Oanh Nguyen, MD, MAS
Overview
Dr. Nguyen is a physician-health services researcher with expertise in epidemiology and implementation science. Her research portfolio focuses on understanding how social and structural determinants of health affect care delivery and outcomes for people from underserved and historically marginalized communities, and on how to overcome these factors through interventions embedded in healthcare systems and/or health care policy.
As a practicing hospital medicine physician and a safety-net hospitalist researcher, she has studied these issues primarily through the lens of hospitalization and hospital readmissions in safety-net settings. Spending on hospital care accounts for 31% of ~$1.3 trillion of annual U.S. health care spending. Reducing 30-day hospital readmissions is a priority because hospitals are financially penalized and because readmissions are frequent (occurring in 1 of 5 hospitalized patients), costly, and expose patients to increased potential harms of hospitalization including adverse drug events, hospital-acquired disability, and increased mortality. Over the past decade, there has been increasing recognition that frequent readmissions may also be a marker for increased clinical severity and social risk factors in certain populations, particularly those who receive care in safety-net settings. Her work to date has focused on understanding the influence of social determinants of health and social risk factors on readmissions and post-hospital recovery, and on developing potential interventions to address these needs to optimize post-hospital recovery.
Dr.

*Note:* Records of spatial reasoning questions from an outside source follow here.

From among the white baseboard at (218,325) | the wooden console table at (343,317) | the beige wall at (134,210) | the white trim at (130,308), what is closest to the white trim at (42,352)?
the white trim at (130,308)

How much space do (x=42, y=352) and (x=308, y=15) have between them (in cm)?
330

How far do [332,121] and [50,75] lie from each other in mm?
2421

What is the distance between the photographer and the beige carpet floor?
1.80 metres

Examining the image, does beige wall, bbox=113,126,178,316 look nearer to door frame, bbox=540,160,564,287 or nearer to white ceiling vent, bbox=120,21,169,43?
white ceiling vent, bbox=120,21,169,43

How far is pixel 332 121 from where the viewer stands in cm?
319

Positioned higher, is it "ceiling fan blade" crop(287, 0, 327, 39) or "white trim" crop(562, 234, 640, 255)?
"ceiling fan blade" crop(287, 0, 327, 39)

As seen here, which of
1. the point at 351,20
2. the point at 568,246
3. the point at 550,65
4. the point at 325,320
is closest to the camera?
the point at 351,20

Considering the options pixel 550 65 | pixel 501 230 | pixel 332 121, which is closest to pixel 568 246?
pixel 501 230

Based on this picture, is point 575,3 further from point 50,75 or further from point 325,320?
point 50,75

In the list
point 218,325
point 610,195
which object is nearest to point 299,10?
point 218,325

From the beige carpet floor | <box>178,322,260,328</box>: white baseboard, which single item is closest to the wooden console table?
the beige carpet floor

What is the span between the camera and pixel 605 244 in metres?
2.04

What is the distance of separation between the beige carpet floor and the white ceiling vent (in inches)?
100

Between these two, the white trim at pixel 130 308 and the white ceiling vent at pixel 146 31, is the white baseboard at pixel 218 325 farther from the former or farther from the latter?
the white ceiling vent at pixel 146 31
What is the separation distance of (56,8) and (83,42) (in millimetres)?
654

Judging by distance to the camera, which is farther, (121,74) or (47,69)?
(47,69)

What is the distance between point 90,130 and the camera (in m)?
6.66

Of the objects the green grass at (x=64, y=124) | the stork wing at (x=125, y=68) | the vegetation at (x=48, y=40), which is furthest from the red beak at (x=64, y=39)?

Nguyen holds affiliations in the UCSF Center for Vulnerable Populations, Benioff Homelessness and Housing Initiative, Social Interventions Research and Evaluation Network, Institute for Health Policy Studies, and PRISE Center. Her work is supported by the National Heart, Lung, and Blood Institute, the California Health Care Foundation. She has been recognized locally and nationally for her research, receiving the ZSFG Outstanding Junior Investigator Award in 2019 and the Society of Hospital Medicine Junior Investigator Award in 2019). She currently serves as the UCSF PRISE Center Program Director for Hospital Care, was formerly a deputy editor at the Journal of General Internal Medicine, and currently serves as deputy editor for the Journal of Hospital Medicine. In 2022, she was named a Chan Zuckerberg Biohub Investigator, an independent nonprofit research initiative that empowers scientists to pursue high-risk and innovative scientific research.